What GAO Found
GAO reviewed six ships valued at $6.3 billion that had completed the post-delivery period, and found they were provided to the fleet with varying degrees of incomplete work and quality problems. GAO used three quality assurance metrics, identified by Navy program offices, to evaluate the completeness of the six ships—LPD 25, LHA 6, DDG 112, Littoral Combat Ships (LCS) 3 and 4, and SSN 782—at delivery and also at the time each ship was provided to the fleet.

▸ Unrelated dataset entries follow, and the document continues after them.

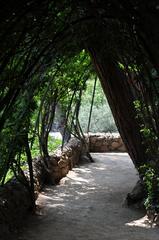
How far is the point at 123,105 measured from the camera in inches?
224

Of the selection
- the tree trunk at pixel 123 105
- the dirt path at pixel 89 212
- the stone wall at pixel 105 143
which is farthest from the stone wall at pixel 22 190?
the stone wall at pixel 105 143

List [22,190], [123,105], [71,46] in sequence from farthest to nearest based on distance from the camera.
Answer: [123,105], [22,190], [71,46]

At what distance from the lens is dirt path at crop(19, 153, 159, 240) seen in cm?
455

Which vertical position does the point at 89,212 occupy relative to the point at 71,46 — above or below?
below

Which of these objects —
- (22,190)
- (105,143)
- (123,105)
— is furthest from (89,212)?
(105,143)

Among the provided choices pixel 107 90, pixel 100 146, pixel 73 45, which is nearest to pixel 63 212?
pixel 107 90

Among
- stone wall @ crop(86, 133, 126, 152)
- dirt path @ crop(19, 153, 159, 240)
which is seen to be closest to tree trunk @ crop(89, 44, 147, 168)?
dirt path @ crop(19, 153, 159, 240)

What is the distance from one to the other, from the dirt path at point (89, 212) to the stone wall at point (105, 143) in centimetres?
340

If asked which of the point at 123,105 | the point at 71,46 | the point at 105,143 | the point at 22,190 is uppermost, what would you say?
the point at 71,46

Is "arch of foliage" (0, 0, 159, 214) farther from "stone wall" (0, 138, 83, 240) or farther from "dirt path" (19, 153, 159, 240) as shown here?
"dirt path" (19, 153, 159, 240)

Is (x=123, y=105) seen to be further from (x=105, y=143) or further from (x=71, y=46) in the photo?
(x=105, y=143)

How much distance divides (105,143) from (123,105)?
7.22 metres

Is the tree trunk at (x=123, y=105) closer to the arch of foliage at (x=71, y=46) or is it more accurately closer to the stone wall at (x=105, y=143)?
the arch of foliage at (x=71, y=46)

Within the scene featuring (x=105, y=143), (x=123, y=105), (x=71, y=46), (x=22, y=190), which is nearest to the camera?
(x=71, y=46)
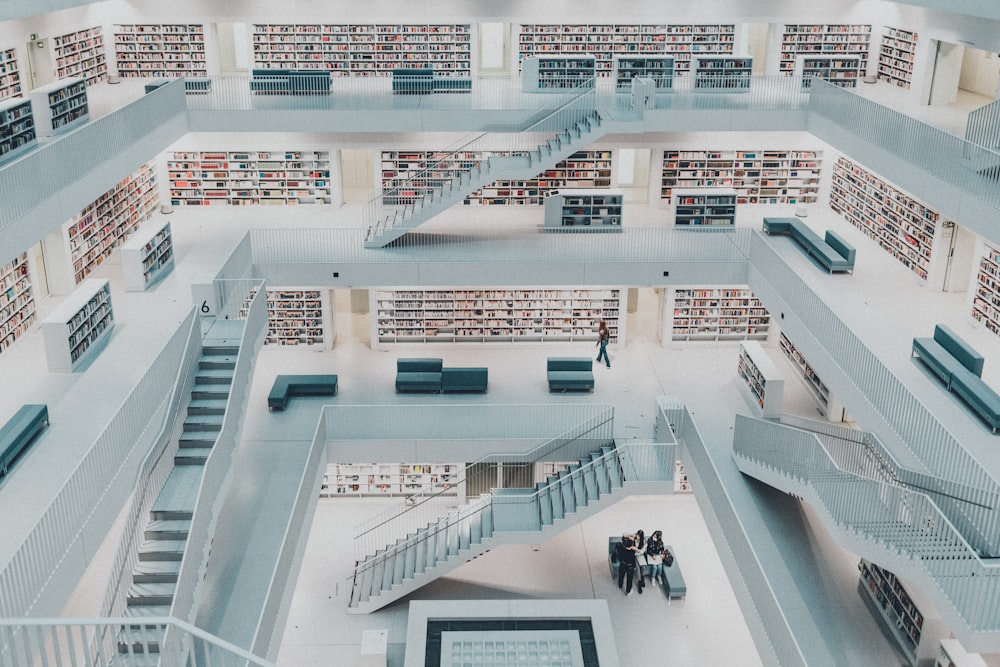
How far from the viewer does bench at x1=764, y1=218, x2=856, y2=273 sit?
55.1 feet

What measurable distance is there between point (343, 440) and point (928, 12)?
13537 millimetres

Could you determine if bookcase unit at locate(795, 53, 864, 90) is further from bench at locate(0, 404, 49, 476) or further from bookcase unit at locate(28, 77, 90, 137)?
bench at locate(0, 404, 49, 476)

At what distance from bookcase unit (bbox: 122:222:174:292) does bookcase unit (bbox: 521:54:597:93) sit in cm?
Answer: 766

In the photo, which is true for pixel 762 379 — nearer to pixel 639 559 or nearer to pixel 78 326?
pixel 639 559

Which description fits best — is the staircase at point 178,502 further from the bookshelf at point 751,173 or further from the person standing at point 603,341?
the bookshelf at point 751,173

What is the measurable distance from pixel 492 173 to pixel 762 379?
6.20m

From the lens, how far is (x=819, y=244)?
17453 mm

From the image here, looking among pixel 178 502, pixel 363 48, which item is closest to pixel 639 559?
pixel 178 502

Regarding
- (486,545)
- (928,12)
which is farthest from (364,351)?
(928,12)

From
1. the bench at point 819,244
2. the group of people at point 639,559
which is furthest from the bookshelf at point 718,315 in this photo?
the group of people at point 639,559

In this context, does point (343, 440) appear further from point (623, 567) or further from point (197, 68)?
point (197, 68)

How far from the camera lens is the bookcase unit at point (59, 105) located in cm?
1591

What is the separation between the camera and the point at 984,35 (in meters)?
16.6

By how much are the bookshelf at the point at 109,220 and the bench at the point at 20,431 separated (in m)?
5.36
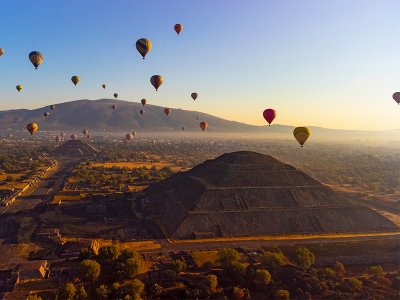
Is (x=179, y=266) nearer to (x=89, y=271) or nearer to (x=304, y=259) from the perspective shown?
(x=89, y=271)

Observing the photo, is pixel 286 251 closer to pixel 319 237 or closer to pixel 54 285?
pixel 319 237

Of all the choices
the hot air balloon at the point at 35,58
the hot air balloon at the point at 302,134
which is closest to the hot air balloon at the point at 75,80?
the hot air balloon at the point at 35,58

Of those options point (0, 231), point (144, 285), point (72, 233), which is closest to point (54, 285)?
point (144, 285)

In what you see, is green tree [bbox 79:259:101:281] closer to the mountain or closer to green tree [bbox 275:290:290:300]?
the mountain

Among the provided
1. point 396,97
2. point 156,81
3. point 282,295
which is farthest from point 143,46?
point 396,97

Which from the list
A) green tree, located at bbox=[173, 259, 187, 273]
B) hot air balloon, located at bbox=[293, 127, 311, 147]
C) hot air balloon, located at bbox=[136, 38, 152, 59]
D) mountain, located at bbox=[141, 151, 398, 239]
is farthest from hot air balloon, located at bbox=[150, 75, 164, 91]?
green tree, located at bbox=[173, 259, 187, 273]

Although the Navy resolved many of the defects by the end of the post-delivery period, as the table below shows, quality problems persisted and work was incomplete when the selected ships were turned over to the operational fleet.
Number of Quality Problems or Defects at the Beginning and End of the Post-Delivery Period across Six Selected Ships
At the time the Navy provided the ship to the fleet
Significant construction deficiencies
Systems not meeting minimal functional standard
Significant deficiencies in mission-essential equipment
Source: GAO analysis of Navy documents and data. | GAO-17-418
aThis information is not evaluated at delivery
Fleet officials reported varying levels of concern with the overall quality and completeness of the ships, such as with unreliable equipment or a need for more intense maintenance than expected. For CVN 78 and DDG 1000, the Navy plans to complete significantly more work and testing during the post-delivery period than the other six ships GAO reviewed. As such, these ships are at a greater risk of being provided to the fleet at the end of their post-delivery periods with incomplete construction work and unknowns about quality.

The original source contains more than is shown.